§ EXERCISE OBJECTIVE
From the records below, set down exactly the lines starting with the line that contains "SENSORY EXCAVATION BIN" and going on through the line that contains "REFUEL STATION (SNACK BREAK)". Nothing else is wanted.

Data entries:
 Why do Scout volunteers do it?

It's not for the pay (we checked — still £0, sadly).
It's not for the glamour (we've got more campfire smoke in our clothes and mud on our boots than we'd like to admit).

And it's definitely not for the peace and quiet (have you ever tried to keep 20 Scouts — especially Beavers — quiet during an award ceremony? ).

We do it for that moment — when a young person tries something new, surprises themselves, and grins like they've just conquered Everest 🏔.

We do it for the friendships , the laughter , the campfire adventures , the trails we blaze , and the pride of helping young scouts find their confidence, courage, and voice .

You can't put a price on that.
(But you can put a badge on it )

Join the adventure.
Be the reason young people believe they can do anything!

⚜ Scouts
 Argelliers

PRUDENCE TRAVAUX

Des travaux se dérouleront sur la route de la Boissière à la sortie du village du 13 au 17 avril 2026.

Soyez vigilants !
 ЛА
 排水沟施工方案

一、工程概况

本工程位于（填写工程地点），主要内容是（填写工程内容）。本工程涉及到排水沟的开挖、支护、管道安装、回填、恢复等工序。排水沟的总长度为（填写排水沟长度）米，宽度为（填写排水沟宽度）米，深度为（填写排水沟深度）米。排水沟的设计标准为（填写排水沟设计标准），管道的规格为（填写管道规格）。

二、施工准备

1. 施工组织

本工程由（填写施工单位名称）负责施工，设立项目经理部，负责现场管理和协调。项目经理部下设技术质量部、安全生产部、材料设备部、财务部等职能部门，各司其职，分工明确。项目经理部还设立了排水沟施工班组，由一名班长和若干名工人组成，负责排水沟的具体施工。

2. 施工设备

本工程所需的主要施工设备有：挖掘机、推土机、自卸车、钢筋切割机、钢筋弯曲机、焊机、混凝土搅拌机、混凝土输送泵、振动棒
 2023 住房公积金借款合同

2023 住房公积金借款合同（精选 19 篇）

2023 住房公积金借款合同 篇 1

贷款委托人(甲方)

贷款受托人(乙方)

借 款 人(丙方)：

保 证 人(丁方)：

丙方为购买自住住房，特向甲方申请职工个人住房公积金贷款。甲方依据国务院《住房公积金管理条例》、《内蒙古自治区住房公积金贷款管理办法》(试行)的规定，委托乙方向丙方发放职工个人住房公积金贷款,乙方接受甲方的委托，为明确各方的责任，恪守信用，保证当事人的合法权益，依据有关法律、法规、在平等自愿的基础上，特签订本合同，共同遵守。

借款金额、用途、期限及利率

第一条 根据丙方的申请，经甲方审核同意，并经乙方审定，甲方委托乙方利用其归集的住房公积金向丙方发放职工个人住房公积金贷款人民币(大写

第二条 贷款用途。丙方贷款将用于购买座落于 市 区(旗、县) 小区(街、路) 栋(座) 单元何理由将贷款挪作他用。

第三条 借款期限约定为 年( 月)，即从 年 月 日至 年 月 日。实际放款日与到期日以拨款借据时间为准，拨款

...

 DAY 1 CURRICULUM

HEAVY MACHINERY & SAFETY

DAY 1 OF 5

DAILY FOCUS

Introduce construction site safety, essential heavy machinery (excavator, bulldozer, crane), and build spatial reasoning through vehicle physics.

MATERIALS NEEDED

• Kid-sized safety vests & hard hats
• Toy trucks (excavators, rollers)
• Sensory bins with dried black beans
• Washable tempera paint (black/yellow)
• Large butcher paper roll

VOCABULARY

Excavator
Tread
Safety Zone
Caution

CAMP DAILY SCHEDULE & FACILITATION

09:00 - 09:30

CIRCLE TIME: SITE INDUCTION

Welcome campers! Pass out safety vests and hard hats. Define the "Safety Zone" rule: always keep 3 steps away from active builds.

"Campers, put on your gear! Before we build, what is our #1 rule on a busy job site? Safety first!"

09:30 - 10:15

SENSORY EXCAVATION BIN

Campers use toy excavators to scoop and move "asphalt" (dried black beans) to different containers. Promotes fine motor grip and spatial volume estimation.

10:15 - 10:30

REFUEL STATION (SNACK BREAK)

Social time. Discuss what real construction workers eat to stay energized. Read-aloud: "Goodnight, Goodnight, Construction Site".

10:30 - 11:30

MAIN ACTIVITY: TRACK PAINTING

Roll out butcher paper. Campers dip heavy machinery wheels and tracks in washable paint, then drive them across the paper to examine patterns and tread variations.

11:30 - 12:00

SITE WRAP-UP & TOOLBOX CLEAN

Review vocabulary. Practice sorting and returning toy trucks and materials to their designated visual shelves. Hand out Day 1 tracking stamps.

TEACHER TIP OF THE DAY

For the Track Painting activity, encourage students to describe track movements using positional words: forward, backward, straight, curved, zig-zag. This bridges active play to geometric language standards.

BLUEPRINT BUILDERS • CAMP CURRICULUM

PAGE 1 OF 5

§ ANSWER FOR THE TASK
SENSORY EXCAVATION BIN

Campers use toy excavators to scoop and move "asphalt" (dried black beans) to different containers. Promotes fine motor grip and spatial volume estimation.

10:15 - 10:30

REFUEL STATION (SNACK BREAK)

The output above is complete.